The reading at church last Sunday involved a big party and a lot of wine. You may be familiar with the passage about how Jesus was at a wedding celebration and they ran out of wine. So, as the symbolic story goes, his mother prompted him to do something to help with the problem, and he changed water into wine. And not just any wine – really good wine.
As our pastor put it, he did everything in his power to keep the party going.
I like that. I like that a lot.
And the timing was perfect. I’d been to parties the two previous nights. Both times, I wished the party could have kept going.
The first was a birthday party celebrated at the local VFW hall. Someone brought a Mounds cake – coconut, chocolate and almonds, just like the candy bar – and a German chocolate cake that was delish. You were encouraged to get a little of both – the sampler platter.
Folks ate their cake and told stories on each other for the umpteenth time. Stories about silly things they did while growing up. Stories about silly things their kids did while growing up, although they didn’t seem quite so silly one generation removed. A few could tell stories about their grandkids.
The conversation lapsed into work at one point, and a couple of people got into disagreements over the necessity of banking regulations and HIPPA rules. What’s a party without some dust-up, right? Others soon directed the conversation back to more fun topics, like how in heaven’s name any of them got to be bankers or health care professionals.
The party went on for a few hours before everyone decided it was best to head for home because snow was moving in.
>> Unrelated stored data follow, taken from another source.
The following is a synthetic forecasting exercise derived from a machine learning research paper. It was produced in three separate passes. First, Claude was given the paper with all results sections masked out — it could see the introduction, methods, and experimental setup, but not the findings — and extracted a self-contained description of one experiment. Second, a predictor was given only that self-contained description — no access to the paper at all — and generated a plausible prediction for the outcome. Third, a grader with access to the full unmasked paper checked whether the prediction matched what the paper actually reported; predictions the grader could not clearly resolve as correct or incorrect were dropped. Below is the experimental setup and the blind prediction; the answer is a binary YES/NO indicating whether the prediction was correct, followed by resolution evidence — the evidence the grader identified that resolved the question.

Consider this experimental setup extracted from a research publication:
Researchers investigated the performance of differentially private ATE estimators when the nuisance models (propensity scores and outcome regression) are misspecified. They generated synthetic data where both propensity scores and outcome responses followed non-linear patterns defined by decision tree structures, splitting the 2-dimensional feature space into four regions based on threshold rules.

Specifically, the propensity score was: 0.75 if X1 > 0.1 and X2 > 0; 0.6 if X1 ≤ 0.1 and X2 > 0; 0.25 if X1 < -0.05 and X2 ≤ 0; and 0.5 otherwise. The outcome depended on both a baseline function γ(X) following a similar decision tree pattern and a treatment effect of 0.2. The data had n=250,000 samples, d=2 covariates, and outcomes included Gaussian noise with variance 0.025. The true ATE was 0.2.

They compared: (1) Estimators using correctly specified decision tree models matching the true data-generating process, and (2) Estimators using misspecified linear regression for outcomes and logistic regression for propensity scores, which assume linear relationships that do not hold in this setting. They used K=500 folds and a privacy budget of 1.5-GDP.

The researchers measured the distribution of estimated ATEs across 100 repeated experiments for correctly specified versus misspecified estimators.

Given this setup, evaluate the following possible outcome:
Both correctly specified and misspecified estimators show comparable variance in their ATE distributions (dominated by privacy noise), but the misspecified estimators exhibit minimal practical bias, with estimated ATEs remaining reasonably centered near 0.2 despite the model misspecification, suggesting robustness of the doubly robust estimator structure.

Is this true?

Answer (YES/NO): NO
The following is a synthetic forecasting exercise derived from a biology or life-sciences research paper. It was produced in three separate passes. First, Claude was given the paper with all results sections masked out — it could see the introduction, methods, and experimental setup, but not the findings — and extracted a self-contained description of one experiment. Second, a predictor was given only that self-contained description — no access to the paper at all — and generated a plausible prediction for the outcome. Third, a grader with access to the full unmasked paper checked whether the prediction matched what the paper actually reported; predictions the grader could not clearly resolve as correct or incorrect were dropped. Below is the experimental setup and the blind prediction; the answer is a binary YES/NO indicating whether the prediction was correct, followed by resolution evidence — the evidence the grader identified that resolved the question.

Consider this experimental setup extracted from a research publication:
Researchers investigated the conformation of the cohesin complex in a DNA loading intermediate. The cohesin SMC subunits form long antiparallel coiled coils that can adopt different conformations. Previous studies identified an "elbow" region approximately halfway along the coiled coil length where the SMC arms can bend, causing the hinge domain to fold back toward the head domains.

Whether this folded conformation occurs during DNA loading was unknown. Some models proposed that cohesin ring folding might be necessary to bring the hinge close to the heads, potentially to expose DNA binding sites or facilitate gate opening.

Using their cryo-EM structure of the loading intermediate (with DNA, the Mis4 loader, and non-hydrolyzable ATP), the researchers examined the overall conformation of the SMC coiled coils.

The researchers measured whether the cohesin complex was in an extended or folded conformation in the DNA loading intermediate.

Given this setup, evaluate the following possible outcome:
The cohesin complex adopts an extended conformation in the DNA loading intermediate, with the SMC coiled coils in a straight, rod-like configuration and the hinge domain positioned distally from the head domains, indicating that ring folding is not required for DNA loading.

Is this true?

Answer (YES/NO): NO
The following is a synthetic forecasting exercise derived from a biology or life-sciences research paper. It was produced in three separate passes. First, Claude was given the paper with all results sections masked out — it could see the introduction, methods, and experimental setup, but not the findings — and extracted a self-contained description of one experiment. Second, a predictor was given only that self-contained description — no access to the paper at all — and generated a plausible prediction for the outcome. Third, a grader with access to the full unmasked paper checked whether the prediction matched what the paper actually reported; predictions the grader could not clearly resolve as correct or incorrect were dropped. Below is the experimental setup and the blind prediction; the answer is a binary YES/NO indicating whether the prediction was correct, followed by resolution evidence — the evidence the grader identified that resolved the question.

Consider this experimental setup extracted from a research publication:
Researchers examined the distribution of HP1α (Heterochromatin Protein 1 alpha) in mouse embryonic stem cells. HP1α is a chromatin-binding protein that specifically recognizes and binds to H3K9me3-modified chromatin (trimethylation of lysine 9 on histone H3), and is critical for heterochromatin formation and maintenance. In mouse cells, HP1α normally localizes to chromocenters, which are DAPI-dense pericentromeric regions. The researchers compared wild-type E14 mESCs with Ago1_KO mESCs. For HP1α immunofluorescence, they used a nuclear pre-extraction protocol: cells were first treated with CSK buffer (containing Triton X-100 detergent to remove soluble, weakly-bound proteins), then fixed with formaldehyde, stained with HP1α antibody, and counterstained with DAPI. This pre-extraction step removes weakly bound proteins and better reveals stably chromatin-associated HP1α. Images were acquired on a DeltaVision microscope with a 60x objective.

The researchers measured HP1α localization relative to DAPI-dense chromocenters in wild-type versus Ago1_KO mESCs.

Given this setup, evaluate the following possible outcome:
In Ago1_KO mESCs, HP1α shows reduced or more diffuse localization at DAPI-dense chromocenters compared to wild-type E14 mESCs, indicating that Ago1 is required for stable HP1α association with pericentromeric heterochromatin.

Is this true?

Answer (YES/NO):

The following night, I drove to my landlords’ house for another small get-together. A couple from India owns the house I rent. They moved to the United States to be with their extended family more than a decade ago. They have a darling 10-year-old daughter who loves to write. When she learned I’m a writer, she went to her room and retrieved a notebook with a 20-page story she’s written, complete with dialogue.
Later, we sat around the dining room table, the seven of us, eating southern Indian food and telling stories. I asked the couple how they met each other in India. He said their families knew each other. It was an arranged marriage. They didn’t know each other very well at the outset.
Can you imagine?
I wondered how they made such a relationship work. Their answer is with a lot of respect, patience and acceptance. And laughter, plenty of laughter. They started telling stories about each other – fond, funny stories that showed how much they know and appreciate each other’s peculiarities. He told how she can’t figure out how to put air in the tires or check the oil level – or, at least, pretends that she can’t. She winked back.
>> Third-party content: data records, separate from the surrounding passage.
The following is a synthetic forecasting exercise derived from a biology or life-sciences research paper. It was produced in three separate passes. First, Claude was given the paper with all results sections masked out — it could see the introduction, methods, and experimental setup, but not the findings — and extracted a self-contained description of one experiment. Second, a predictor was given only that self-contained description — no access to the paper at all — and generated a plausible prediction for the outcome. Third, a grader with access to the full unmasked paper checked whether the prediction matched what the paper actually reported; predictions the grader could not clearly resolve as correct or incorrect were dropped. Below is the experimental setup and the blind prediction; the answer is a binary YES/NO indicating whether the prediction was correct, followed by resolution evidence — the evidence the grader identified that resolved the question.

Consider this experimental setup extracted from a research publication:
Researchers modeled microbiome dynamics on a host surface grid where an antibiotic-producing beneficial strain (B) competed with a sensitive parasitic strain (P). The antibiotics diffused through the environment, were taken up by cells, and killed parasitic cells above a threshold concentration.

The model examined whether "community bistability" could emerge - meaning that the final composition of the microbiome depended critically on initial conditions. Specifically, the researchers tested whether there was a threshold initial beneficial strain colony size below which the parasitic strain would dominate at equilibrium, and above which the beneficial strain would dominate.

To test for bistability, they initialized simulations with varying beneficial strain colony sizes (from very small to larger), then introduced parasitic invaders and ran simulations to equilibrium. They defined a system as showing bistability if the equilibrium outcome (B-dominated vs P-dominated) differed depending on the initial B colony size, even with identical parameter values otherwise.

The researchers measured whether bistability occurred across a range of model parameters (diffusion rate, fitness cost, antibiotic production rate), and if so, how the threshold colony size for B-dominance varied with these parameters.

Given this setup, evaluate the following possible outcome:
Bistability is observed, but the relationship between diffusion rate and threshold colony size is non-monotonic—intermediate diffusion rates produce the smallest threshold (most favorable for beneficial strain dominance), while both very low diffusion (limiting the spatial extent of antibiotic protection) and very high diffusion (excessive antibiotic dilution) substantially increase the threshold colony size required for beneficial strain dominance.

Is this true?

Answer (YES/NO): YES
She told how he likes electronic gadgets and goes to Best Buy and asks the staff about various products, but leaves without making a purchase. To repay the workers’ kindness, she invited some of them to their house for a meal recently.
How cool, huh?
Of course, they eventually got into a whole series of funny stories about their parents, which got everyone else around the table telling stories about their parents. And their kids. And each other. For six hours, we shared self-deprecating tales about how we’re all amusingly frayed around the edges. We laughed until we had tears many times.
As I left their house shortly before midnight, I thought about how people from such different cultures and upbringings and religions – basically, from two different sides of the planet – got to share a meal and stories about our sameness at the core.
It reminded me of one of my favorite Anne Lamott lines: Laughter is carbonated holiness. Moments when the little divine bubbles rise to the surface.
I have a feeling that a certain Jewish rabbi would ask to join the party and tell hilarious stories about his family, too. And bring the refreshments, of course. Not the cheap stuff, either.
Only the best for a party that never ends.